Excerpt provided
------------------------

Amos Kimunya talks too much. Ministers who have walked this path said less and only when it was necessary. That way, they extended their stay to amass personal wealth.

But even as Kimunya says the offer on Grand Regency was "too good to resist" he does not say which pockets enjoyed the sweetness. Because taxpayers believe they did not, they are not clapping. Instead, they are yelling at Kimunya.

Perhaps Kimunya is overwhelmed with power in a ministry his patrons did not want to release, not with its pending projects.

The projects could include the controversial sale of Safaricom shares, the privatisation of Telkom, and the Grand Regency deal.

But no public servant has resigned or been suspended a week after Lands Minister James Orengo unmasked the ‘Grand Deception’.

Paving the way

Yet it will be remembered that on May 9, while opening an induction seminar for Grand Coalition ministers, President Kibaki said: "Those who will be implicated in corruption will have to temporarily relinquish their positions to pave way for investigations."

Even with allegations of impropriety swelling around him, Kimunya is still belligerent. He is reacting as if it is only him who knows value for money.

Everyone else, including his Cabinet colleagues, he dismissed as "ignorant and incompetent" for making accusations against him. In the same way, he once told Prime Minister Raila Odinga, then the ODM presidential candidate, the Nairobi Stock Exchange is "not a fish market".

Now Kimunya must understand wananchi do not tolerate impunity. A minister cannot hawk a public asset and expect his colleagues and wananchi to "clap for him for securing the best price".

It is only Public Health Minister Beth Mugo who has defended Kimunya, perhaps believing it is business as usual. Or it is Mugo who does not understand, as yet, the problem and its implications on good governance?

Too bad, but when a man has been caught with his pants flying at half-mast and the victim of his villainy crying for rescue, it is pointless looking for alibis. So would one found with a bloodied knife deny he had anything to do with the crime. Such evidence should, if the official rant against corruption means anything, send these power hawkers packing for breaching public trust.

Kimunya tried on Friday to ‘reveal’ what he had previously denied as an allegation by people he believed were ignorant. When allegations began to fly in April that the Grand Regency had been irregularly sold, he dismissed serious questions of probity as "bar talk".

One of Kimunya’s bar talkers, Imenti Central MP Gitobu Imanyara, was dismissed as one who loves to cry "smoking gun" when there is none.

------------------------

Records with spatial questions
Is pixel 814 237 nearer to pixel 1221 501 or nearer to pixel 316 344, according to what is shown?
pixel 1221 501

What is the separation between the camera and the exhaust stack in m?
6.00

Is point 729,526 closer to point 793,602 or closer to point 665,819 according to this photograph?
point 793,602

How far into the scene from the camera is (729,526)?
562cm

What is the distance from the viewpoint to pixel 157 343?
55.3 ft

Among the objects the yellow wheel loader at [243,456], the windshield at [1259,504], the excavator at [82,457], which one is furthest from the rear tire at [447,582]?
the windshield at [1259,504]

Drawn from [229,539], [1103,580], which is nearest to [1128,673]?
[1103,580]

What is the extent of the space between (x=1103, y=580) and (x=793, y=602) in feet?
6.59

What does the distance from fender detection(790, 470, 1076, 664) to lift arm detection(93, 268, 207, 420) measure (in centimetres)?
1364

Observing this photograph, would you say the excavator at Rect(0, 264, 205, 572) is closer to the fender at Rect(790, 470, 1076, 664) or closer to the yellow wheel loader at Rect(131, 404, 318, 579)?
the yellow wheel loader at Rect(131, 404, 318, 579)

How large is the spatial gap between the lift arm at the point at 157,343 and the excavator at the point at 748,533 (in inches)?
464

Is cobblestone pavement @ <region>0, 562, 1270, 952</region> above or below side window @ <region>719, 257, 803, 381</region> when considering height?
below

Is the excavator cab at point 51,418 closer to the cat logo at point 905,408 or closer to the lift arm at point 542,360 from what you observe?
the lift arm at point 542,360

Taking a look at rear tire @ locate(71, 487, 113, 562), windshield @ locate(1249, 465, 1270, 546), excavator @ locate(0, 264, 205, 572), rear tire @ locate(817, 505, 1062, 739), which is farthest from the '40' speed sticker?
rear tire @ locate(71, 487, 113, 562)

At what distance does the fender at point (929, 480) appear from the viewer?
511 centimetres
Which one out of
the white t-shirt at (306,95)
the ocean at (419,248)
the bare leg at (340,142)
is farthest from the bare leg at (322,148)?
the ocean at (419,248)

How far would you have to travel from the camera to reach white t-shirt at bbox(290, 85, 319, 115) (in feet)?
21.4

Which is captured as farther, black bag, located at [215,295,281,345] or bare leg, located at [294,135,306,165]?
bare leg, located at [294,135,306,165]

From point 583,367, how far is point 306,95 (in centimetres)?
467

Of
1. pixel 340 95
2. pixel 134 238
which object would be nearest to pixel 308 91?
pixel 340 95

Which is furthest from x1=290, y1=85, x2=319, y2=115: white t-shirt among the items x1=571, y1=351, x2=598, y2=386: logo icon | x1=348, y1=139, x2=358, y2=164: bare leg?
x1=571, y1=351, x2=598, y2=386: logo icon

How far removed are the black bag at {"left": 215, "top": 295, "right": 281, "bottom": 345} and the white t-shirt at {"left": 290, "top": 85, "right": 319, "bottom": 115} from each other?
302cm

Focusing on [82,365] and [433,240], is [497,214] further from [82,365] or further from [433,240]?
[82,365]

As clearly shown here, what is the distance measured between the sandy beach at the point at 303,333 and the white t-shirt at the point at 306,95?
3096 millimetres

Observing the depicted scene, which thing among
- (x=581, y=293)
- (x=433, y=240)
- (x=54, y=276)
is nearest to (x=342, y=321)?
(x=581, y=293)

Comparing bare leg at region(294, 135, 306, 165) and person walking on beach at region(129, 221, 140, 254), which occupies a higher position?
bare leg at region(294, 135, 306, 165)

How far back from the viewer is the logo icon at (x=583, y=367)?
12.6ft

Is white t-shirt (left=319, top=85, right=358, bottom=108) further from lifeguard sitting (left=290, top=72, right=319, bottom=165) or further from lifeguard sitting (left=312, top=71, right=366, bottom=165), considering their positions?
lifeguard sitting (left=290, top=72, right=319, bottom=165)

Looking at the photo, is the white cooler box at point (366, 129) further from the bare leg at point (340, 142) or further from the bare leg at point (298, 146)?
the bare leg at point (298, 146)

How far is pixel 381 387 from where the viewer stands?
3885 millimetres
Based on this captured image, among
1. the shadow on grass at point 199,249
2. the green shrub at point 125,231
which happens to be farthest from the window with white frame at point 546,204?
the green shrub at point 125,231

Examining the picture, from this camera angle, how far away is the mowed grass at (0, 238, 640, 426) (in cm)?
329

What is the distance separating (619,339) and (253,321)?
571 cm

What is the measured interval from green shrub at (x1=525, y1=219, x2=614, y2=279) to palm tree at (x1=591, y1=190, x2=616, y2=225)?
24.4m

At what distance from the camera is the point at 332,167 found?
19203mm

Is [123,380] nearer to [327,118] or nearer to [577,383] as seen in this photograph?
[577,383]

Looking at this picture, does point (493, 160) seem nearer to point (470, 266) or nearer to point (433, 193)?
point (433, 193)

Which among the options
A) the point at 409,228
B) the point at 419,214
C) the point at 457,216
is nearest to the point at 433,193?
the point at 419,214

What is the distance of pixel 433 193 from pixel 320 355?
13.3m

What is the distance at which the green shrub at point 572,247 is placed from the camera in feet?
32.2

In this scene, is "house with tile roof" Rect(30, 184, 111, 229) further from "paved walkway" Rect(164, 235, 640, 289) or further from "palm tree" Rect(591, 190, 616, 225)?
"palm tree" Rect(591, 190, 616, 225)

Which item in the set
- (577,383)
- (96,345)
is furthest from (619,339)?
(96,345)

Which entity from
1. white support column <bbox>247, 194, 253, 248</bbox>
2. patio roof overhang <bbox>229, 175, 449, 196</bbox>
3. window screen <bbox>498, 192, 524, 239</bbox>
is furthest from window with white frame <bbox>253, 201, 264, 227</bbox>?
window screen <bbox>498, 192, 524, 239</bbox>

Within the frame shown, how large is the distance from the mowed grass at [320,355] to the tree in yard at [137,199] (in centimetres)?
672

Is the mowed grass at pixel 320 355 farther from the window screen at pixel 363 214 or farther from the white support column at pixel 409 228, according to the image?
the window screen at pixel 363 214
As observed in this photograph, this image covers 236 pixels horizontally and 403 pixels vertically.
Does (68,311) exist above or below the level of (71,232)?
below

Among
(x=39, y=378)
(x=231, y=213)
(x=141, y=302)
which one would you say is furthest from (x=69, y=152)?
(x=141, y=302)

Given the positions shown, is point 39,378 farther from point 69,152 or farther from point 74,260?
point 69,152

------------------------

Your tasks
A – In the commentary on Amos Kimunya, what did Kimunya call the allegations in April that the Grand Regency had been irregularly sold?
B – Write the next part of the commentary on Amos Kimunya and the Grand Regency sale, starting after its final sentence.

Answers in order
A – "Bar talk."

B –
But Kimunya did not deny Orengo’s claim last week the hotel had been sold and the discharge done at night in Ardhi House. Instead, he shifted from dismissing the allegations of the hotel’s secretive sale to celebrating the transaction.

The hotel was sold because the "offer was too sweet to resist". He tabled no evidence to substantiate the claim Libya was the highest bidder. There is no proof that the sale would make Libya love Kenya more.

Kimunya did not involve other ministers (probably to ensure the sweetness was not lost). That also meant breaching procurement rules. So, the Treasury and Central Bank Governor Njuguna Ndung’u were involved.

By-pass

But the Attorney-General, Amos Wako whose office endorses the sale of public assets by treaties was by-passed. He did not know, as usual, although he is paid to.

The Minister for Lands, the official custodian of titles, was not informed. But junior officers were involved in the nocturnal discharge, speeded up by political civil servants, through name-dropping.

The issue is not the sale price of Grand Regency. It is not the manner of transaction. It is not the "deepened love between our two countries". It is not even Central Bank’s right to sell what Kenya Anti-Corruption Commission director Aaron Ringera described as "the most precious acquisition". It is the deceptions from Integrity Centre, the Central Bank and the Treasury.

Behind this troika lurks the brain behind Goldenberg, Kamlesh Pattni. Goldenberg is the Original Sin that haunts the five-star gem.

Finally, about three weeks ago Vice-President Kalonzo Musyoka claimed he could see "masters of grand corruption" regrouping. It can now be supposed he had this all-star team in mind, with Treasury leading the queue. If he did then it could be asked if he recorded a statement with the police, apart from telling the Press.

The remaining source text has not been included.